Q) Were you seeing a shift towards more virtual events before COVID-19 impacted live events?

No. About eight years ago in a reaction to the 2008 crisis — before I joined Certain — there was a flurry of excitement around virtual events. At that time, there were some predictions that virtual events would replace live events, but that never materialized.

Now, eight years later, these virtual technologies are being used out of necessity, so there’s an opportunity for real innovation. I suspect we’re going to see more capabilities from Certain and others in the industry, which will make it more conducive to being immersed in a virtual meeting than the current technologies that are out there today.

Q) How can marketers navigate this shift to virtual events while still supporting business goals?

The first wave of virtual event activity was reactionary. People made quick tactical moves around events they’d already scheduled. Now we’re beginning to see companies step back and recognize that we’re in this for quite some time and the ripple effect will extend significantly beyond that first wave.

The event channel has been disrupted, so marketing and sales need to think through what these changes mean and what they can accomplish virtually.

We’re finding that the organizations that step back and think of it in longer terms, are better able to work with us as partners and take advantage of the complete spectrum of our technology.

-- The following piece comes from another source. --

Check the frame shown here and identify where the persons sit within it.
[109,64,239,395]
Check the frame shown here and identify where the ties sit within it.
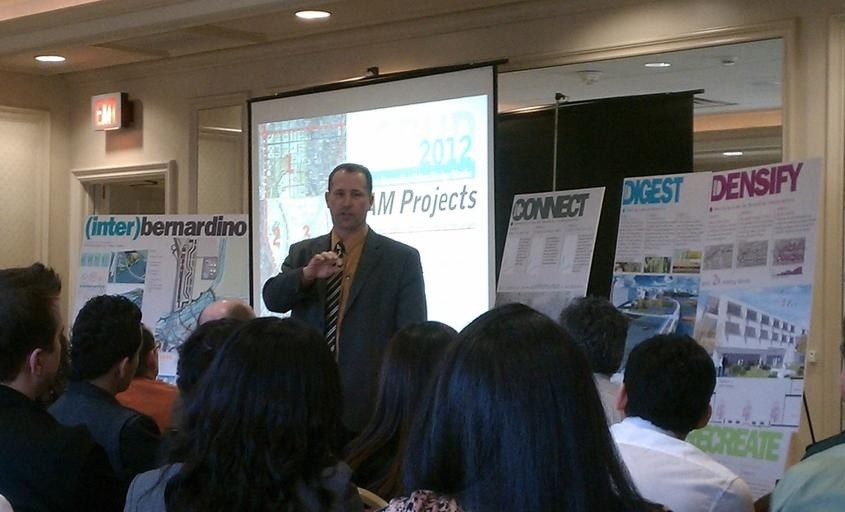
[325,241,345,359]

Marketers who are moving forward tactically are not going to be as competitive as the ones that are stepping back and putting together a true virtual event strategy at the CMO level.

Q) What advice would you give other CEOs about helping clients and customers through the current uncertain environment?

It’s important to recognize that it’s highly unlikely that the world we were in sixty days ago is going to return. We are best suited to look forward and prepare for a changed world.

That means collaborating with customers, discussing their strategic options, and getting them in alignment so that you’re collaborating about whatever innovation is required.

Our large technology customers immediately recognized that they needed a long-term strategy. We work with a lot of leaders in various industry segments and those companies are typically astute at recognizing when the landscape has changed.

They immediately understood the need to take a strategic approach to dealing with this change, rather than stay mired in executing the same tactical things that they were doing before COVID-19.